RECORD EXTRACTS
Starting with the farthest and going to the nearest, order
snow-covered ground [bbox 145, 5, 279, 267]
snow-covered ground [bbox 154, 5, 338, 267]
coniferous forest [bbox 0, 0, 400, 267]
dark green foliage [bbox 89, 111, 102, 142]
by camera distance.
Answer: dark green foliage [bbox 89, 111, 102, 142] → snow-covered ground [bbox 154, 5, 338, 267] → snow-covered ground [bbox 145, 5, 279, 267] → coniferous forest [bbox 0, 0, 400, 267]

SET PROBLEM
Format the lines above as a JSON list of strings, one string per line, leaving out any blank lines.

EXPECTED ANSWER
[
  "Starting with the farthest and going to the nearest, order",
  "snow-covered ground [bbox 145, 5, 279, 267]",
  "snow-covered ground [bbox 154, 5, 338, 267]",
  "coniferous forest [bbox 0, 0, 400, 267]",
  "dark green foliage [bbox 89, 111, 102, 142]",
  "by camera distance.",
  "Answer: dark green foliage [bbox 89, 111, 102, 142] → snow-covered ground [bbox 154, 5, 338, 267] → snow-covered ground [bbox 145, 5, 279, 267] → coniferous forest [bbox 0, 0, 400, 267]"
]